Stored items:
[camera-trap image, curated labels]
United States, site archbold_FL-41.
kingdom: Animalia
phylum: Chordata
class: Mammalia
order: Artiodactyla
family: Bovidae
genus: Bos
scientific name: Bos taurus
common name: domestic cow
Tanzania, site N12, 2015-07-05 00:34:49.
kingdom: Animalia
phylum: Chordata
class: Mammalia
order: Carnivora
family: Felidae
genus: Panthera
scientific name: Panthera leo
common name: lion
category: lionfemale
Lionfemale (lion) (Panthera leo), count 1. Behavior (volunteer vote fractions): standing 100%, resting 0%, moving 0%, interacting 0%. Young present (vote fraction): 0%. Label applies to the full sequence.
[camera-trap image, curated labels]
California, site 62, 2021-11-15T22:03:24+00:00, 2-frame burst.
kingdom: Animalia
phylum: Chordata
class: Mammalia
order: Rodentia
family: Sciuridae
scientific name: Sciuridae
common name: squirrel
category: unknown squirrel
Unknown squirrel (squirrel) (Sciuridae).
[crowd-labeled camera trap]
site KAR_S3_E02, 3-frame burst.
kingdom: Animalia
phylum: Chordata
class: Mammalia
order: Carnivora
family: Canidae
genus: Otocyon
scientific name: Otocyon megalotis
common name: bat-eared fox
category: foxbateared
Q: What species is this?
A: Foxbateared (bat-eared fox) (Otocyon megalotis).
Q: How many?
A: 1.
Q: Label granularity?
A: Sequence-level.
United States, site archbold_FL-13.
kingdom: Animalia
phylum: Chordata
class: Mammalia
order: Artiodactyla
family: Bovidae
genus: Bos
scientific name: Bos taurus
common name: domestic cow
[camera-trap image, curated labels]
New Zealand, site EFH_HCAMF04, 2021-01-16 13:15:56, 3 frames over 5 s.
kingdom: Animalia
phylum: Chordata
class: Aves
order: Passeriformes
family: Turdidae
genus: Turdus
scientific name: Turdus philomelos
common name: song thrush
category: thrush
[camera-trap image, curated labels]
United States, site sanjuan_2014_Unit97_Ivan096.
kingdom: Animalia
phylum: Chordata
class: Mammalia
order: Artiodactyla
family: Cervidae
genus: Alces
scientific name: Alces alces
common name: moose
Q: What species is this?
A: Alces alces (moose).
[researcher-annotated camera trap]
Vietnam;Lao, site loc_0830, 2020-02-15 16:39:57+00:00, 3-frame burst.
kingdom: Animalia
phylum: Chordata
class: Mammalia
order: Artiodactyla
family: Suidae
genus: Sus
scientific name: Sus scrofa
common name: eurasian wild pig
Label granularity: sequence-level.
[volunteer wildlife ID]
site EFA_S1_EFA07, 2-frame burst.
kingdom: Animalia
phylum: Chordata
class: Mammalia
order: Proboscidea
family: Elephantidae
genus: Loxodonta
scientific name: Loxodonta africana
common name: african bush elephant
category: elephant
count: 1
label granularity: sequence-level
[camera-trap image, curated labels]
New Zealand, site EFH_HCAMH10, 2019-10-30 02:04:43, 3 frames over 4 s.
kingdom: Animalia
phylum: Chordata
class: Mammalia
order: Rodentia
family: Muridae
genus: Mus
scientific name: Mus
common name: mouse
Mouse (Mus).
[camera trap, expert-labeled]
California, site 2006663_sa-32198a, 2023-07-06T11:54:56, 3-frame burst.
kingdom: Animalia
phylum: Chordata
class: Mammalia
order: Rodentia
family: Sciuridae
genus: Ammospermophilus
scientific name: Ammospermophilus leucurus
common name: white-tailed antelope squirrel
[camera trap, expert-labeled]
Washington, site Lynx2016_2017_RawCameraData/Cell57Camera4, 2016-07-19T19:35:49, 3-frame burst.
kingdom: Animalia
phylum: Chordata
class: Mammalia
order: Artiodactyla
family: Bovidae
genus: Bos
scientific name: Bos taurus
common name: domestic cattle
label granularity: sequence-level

- [How to complete this task]:
The required output is the entries from their opening line through the line holding "Q: How many?", repeated exactly, with both end lines kept.

- [Output for this exercise]:
[camera-trap image, curated labels]
United States, site archbold_FL-41.
kingdom: Animalia
phylum: Chordata
class: Mammalia
order: Artiodactyla
family: Bovidae
genus: Bos
scientific name: Bos taurus
common name: domestic cow
Tanzania, site N12, 2015-07-05 00:34:49.
kingdom: Animalia
phylum: Chordata
class: Mammalia
order: Carnivora
family: Felidae
genus: Panthera
scientific name: Panthera leo
common name: lion
category: lionfemale
Lionfemale (lion) (Panthera leo), count 1. Behavior (volunteer vote fractions): standing 100%, resting 0%, moving 0%, interacting 0%. Young present (vote fraction): 0%. Label applies to the full sequence.
[camera-trap image, curated labels]
California, site 62, 2021-11-15T22:03:24+00:00, 2-frame burst.
kingdom: Animalia
phylum: Chordata
class: Mammalia
order: Rodentia
family: Sciuridae
scientific name: Sciuridae
common name: squirrel
category: unknown squirrel
Unknown squirrel (squirrel) (Sciuridae).
[crowd-labeled camera trap]
site KAR_S3_E02, 3-frame burst.
kingdom: Animalia
phylum: Chordata
class: Mammalia
order: Carnivora
family: Canidae
genus: Otocyon
scientific name: Otocyon megalotis
common name: bat-eared fox
category: foxbateared
Q: What species is this?
A: Foxbateared (bat-eared fox) (Otocyon megalotis).
Q: How many?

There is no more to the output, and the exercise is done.